6. gpdcdf(sample, threshold, alpha)

The cumulative distribution function of a real-valued random variable X, or just distribution function of X, evaluated at x, is the probability that X will take a value less than or equal to x.

Parameters

sample : pandas dataframe
The whole Dataset

threshold : integer
An integer value above which the values are taken as extreme values.

alpha : float
a number giving 1-alpha confidence levels to use. Default value is 0.05.

Returns

None

Expand for source code
 
    #plot gpd cdf with empirical points
    def gpdcdf(sample, threshold, alpha): 
        [shape, scale, sample, sample_excess, sample_over_thresh] = gpdfit(sample, threshold)
        n = len(sample_over_thresh)
        y = np.arange(1,n+1)/n 

        i_initial = 0
        n = len(sample)
        for i in range(0,n):
            if sample[i] > threshold: 
                i_initial = i 
                break
    
        #Computing confidence interval with the Dvoretzky–Kiefer–Wolfowitz method based on the empirical points
        F1 = []
        F2 = []
        for i in range(i_initial,len(sample)):
            e = (((mt.log(2/alpha))/(2*len(sample_over_thresh)))**0.5)  
            F1.append(y[i-i_initial] - e)
            F2.append(y[i-i_initial] + e)  

         x_points = np.arange(0, max(sample), 0.001) 
         cdf = stats.genpareto.cdf(x_points, shape, loc=threshold, scale=scale) #getting theoretical cdf
    
        #Plotting cdf 
        plt.figure(figsize=(7,7))
        plt.plot(x_points, cdf, color = 'black', label='Theoretical CDF')
        plt.xlabel('Data')
        plt.ylabel('CDF')
        plt.title('Data Comulative Distribution Function')
        plt.scatter(sorted(sample_over_thresh), y, label='Empirical CDF')
        plt.plot(sorted(sample_over_thresh), F1, linestyle='--', color='red', alpha = 0.8, lw = 0.9, label = 'Dvoretzky–Kiefer–Wolfowitz Confidence Bands')
        plt.plot(sorted(sample_over_thresh), F2, linestyle='--', color='red', alpha = 0.8, lw = 0.9)
        plt.legend()
        plt.show()

Example

#Cumulative Density Function plot.
ely.gpdcdf(sample=data,threshold=10,alpha=0.05)

Output

GPD-CDF

7. gpdqqplot(sample,threshold,alpha)

QQplot is a graphical technique for determining if two datasets come from populations with a common distribution. A 45 degree reference line is plotted, if the two sets come from populations with the same distribution, the points should fall approximately along this reference line.

Parameters

sample : pandas dataframe
The whole Dataset

threshold : integer
An integer value above which the values are taken as extreme values.

alpha : float
a number giving 1-alpha confidence levels to use. Default value is 0.05.

Returns

None

Expand for source code
 
    #Plot QQplot with empirical points.
    def gpdqqplot(sample, threshold, alpha): 
  
        [shape, scale, sample, sample_excess, sample_over_thresh] = gpdfit(sample, threshold) #fit data   
        i_initial = 0
        p = []
        n = len(sample)
        sample = np.sort(sample)
        for i in range(0, n):
            if sample[i] > threshold + 0.0001:
                i_initial = i #get the index of the first observation over the threshold
                k = i - 1
                break

        for i in range(i_initial, n):
             p.append((i - 0.35)/(n)) #using the index, compute the empirical probabilities by the Hosking Plotting Poistion Estimator.

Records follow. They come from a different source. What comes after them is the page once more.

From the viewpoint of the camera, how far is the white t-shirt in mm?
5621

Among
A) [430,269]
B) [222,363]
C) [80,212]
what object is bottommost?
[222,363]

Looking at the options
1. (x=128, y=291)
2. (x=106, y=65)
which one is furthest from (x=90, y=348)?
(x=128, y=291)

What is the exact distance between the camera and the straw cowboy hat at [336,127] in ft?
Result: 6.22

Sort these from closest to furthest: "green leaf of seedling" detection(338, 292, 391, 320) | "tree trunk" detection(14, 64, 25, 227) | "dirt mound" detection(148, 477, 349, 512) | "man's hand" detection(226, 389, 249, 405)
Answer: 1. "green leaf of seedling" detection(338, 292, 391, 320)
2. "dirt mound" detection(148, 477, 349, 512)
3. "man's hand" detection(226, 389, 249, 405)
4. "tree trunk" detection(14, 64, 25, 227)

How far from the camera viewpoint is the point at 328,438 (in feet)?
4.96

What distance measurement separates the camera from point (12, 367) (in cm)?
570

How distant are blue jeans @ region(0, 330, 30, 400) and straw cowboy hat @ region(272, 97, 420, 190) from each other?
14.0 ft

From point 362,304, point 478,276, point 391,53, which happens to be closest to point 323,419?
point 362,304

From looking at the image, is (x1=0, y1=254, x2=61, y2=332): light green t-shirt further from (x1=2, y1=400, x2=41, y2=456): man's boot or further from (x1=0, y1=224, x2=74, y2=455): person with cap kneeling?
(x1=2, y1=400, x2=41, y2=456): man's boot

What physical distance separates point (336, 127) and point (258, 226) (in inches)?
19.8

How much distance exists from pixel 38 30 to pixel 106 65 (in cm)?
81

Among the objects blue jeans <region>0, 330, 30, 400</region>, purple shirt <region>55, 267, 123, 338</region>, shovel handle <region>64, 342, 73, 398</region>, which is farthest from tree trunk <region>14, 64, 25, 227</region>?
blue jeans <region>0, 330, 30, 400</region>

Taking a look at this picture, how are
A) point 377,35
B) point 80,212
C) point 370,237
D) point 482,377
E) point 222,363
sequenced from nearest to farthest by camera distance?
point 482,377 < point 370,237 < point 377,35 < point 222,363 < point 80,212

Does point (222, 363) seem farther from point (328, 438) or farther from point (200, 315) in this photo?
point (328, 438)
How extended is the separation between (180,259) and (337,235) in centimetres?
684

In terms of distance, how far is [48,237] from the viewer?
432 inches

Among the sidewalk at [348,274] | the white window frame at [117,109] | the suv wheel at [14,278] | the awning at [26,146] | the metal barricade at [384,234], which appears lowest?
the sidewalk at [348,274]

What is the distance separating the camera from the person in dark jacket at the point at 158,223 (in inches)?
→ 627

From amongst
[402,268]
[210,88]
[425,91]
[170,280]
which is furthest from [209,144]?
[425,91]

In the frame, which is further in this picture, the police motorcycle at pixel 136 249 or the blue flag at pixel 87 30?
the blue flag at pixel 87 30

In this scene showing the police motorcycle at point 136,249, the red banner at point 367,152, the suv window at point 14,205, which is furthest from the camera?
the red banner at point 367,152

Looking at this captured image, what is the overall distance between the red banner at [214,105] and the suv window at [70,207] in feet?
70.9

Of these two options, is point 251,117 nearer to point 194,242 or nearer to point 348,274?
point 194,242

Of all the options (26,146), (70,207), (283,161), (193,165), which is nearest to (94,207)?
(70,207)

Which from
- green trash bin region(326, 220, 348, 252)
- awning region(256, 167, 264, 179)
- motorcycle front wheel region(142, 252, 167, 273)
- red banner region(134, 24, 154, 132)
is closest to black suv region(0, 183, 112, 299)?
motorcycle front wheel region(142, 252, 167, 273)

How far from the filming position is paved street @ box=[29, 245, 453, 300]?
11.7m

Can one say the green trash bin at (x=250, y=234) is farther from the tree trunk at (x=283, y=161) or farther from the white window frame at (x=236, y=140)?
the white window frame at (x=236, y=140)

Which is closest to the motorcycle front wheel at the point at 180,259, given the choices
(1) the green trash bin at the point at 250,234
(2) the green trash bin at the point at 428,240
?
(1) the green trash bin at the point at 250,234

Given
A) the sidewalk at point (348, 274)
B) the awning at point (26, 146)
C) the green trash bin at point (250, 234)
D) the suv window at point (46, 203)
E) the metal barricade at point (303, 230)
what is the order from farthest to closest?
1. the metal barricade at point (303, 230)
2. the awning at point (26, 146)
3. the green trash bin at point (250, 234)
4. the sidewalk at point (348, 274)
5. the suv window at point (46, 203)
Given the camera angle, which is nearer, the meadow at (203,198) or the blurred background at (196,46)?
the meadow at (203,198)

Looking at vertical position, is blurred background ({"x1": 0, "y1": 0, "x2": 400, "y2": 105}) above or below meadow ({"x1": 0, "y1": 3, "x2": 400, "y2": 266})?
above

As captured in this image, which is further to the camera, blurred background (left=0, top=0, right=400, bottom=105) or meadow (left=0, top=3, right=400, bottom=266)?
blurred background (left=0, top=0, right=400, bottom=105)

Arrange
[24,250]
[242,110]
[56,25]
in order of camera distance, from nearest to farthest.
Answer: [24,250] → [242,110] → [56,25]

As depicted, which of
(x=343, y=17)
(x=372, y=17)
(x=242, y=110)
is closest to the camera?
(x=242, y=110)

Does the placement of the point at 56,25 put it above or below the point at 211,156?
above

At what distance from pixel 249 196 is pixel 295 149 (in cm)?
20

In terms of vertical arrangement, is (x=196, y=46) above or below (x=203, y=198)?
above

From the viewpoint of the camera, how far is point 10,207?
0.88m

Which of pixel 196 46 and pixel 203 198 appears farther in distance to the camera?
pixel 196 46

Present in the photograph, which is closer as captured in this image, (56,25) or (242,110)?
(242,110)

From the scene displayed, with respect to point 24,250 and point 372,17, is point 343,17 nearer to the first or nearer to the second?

        p0 = (k - 0.35)/(n)    

        quantiles = []
        for pth in p:
           quantiles.append(threshold + ((scale/shape)*(((1-((pth-p0)/(1-p0)))**-shape) - 1))) #getting theorecial quantiles arrays

        n = len(sample_over_thresh)
        y = np.arange(1,n+1)/n #getting empirical quantiles

        #Kolmogorov-Smirnov Test for getting the confidence interval
        K = (-0.5*mt.log(alpha/2))**0.5
        M = (len(p)**2/(2*len(p)))**0.5
        CI_qq_high = []
        CI_qq_low = []
        for prob in y:
            F1 = prob - K/M
            F2 = prob + K/M
            CI_qq_low.append(threshold + ((scale/shape)*(((1-((F1)/(1)))**-shape) - 1)))
            CI_qq_high.append(threshold + ((scale/shape)*(((1-((F2)/(1)))**-shape) - 1)))

        #Plotting QQ
        plt.figure(figsize=(7,7))
        sns.regplot(quantiles, sample_over_thresh, ci = None, line_kws={'color':'black','label':'Regression Line'})
        plt.axis('square')
        plt.plot(sample_over_thresh, CI_qq_low, linestyle='--', color='red', alpha = 0.5, lw = 0.8, label = 'Kolmogorov-Smirnov Confidence Bands')
        plt.legend()
        plt.plot(sample_over_thresh, CI_qq_high, linestyle='--', color='red', alpha = 0.5, lw = 0.8)
        plt.xlabel('Theoretical GPD Quantiles')
        plt.ylabel('Sample Quantiles')
        plt.title('Q-Q Plot')
        plt.show()

Example

#Quantile-Quantile plot.
ely.gpdqqplot(sample=data,threshold=10,alpha=0.5)

Output

GPD-QQplot

8. gpdppplot(sample, threshold, alpha)

PP-plot is used for assessing how closely two datasets agree. It plots the two cumulative distribution functions against each other.

Parameters

sample : pandas dataframe
The whole Dataset

threshold : integer
An integer value above which the values are taken as extreme values.

alpha : float
a number giving 1-alpha confidence levels to use. Default value is 0.05.

Returns

None

Expand for source code
 
    #probability-probability plot to diagnostic the model
    def gpdppplot(sample, threshold, alpha): 
        [shape, scale, sample, sample_excess, sample_over_thresh] = gpdfit(sample, threshold) 
        n = len(sample_over_thresh)
        y = np.arange(1,n+1)/n  
        cdf_pp = stats.genpareto.cdf(sample_over_thresh, shape, loc=threshold, scale=scale)
    
        #Getting Confidence Intervals using the Dvoretzky–Kiefer–Wolfowitz method
        i_initial = 0
        n = len(sample)
        for i in range(0, n):
            if sample[i] > threshold + 0.0001:
                i_initial = i
                break
        F1 = []
        F2 = []
        for i in range(i_initial,n):
            e = (((mt.log(2/alpha))/(2*len(sample_over_thresh)))**0.5)  
            F1.append(y[i-i_initial] - e)
            F2.append(y[i-i_initial] + e)

        #Plotting PP
        plt.figure(figsize=(7,7))
        sns.regplot(y, cdf_pp, ci = None, line_kws={'color':'black', 'label':'Regression Line'})
        plt.plot(y, F1, linestyle='--', color='red', alpha = 0.5, lw = 0.8, label = 'Dvoretzky–Kiefer–Wolfowitz Confidence Bands')
        plt.plot(y, F2, linestyle='--', color='red', alpha = 0.5, lw = 0.8)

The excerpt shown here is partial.